» TASK STATEMENT:
Each line of the entries, from the first to the line containing "Standing vote fraction: 20%.", is to be transcribed exactly as it stands; include no other lines.

» DATA LISTING:

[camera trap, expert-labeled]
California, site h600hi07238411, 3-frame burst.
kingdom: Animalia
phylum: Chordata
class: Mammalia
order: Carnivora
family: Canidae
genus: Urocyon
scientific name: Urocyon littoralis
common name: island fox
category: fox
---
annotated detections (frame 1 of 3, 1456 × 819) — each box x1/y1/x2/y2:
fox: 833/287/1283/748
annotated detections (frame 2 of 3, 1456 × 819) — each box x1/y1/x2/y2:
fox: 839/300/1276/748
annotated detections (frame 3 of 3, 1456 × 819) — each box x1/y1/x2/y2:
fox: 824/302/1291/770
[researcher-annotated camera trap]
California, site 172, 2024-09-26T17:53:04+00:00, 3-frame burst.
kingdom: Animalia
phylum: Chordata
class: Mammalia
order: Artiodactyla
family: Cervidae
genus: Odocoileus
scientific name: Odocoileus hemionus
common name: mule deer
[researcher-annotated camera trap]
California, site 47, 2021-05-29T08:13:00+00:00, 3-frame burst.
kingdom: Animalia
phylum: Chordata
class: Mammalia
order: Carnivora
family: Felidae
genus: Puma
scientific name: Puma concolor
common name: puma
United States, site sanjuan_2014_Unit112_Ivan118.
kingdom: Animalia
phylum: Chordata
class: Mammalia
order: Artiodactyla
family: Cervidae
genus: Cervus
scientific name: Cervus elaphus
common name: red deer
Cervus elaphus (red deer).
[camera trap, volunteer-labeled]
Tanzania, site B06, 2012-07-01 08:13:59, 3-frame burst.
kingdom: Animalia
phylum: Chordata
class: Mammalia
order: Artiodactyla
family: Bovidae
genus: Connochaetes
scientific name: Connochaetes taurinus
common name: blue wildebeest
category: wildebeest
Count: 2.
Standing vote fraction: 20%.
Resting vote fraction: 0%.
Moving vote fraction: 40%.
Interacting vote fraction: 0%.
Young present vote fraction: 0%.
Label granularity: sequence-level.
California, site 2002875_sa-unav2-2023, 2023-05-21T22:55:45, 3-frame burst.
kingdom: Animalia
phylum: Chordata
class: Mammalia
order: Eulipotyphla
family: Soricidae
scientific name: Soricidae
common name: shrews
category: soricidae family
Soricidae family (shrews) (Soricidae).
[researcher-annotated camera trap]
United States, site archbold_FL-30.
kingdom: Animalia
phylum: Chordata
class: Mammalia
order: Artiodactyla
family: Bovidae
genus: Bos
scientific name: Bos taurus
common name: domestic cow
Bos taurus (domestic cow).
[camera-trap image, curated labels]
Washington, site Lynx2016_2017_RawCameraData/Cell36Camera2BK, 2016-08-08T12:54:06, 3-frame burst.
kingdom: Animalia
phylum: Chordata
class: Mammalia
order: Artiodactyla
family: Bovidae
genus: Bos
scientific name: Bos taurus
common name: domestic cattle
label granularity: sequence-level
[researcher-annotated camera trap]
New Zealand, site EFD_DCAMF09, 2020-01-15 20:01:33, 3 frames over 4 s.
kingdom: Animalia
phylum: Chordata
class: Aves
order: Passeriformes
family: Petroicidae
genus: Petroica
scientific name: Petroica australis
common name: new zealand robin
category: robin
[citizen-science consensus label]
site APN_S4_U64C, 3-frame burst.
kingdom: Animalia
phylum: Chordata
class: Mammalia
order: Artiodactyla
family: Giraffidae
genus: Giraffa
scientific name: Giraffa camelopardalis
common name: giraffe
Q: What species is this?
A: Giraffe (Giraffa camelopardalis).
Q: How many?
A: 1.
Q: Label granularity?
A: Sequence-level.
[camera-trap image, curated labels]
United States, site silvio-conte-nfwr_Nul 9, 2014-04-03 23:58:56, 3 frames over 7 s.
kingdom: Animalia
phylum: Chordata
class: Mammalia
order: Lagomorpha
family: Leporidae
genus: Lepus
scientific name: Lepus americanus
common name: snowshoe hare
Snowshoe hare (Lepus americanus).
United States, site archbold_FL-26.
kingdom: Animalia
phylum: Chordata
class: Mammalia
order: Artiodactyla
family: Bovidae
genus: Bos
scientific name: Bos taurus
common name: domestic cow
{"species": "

» SOLUTION TO THIS PROBLEM:
[camera trap, expert-labeled]
California, site h600hi07238411, 3-frame burst.
kingdom: Animalia
phylum: Chordata
class: Mammalia
order: Carnivora
family: Canidae
genus: Urocyon
scientific name: Urocyon littoralis
common name: island fox
category: fox
---
annotated detections (frame 1 of 3, 1456 × 819) — each box x1/y1/x2/y2:
fox: 833/287/1283/748
annotated detections (frame 2 of 3, 1456 × 819) — each box x1/y1/x2/y2:
fox: 839/300/1276/748
annotated detections (frame 3 of 3, 1456 × 819) — each box x1/y1/x2/y2:
fox: 824/302/1291/770
[researcher-annotated camera trap]
California, site 172, 2024-09-26T17:53:04+00:00, 3-frame burst.
kingdom: Animalia
phylum: Chordata
class: Mammalia
order: Artiodactyla
family: Cervidae
genus: Odocoileus
scientific name: Odocoileus hemionus
common name: mule deer
[researcher-annotated camera trap]
California, site 47, 2021-05-29T08:13:00+00:00, 3-frame burst.
kingdom: Animalia
phylum: Chordata
class: Mammalia
order: Carnivora
family: Felidae
genus: Puma
scientific name: Puma concolor
common name: puma
United States, site sanjuan_2014_Unit112_Ivan118.
kingdom: Animalia
phylum: Chordata
class: Mammalia
order: Artiodactyla
family: Cervidae
genus: Cervus
scientific name: Cervus elaphus
common name: red deer
Cervus elaphus (red deer).
[camera trap, volunteer-labeled]
Tanzania, site B06, 2012-07-01 08:13:59, 3-frame burst.
kingdom: Animalia
phylum: Chordata
class: Mammalia
order: Artiodactyla
family: Bovidae
genus: Connochaetes
scientific name: Connochaetes taurinus
common name: blue wildebeest
category: wildebeest
Count: 2.
Standing vote fraction: 20%.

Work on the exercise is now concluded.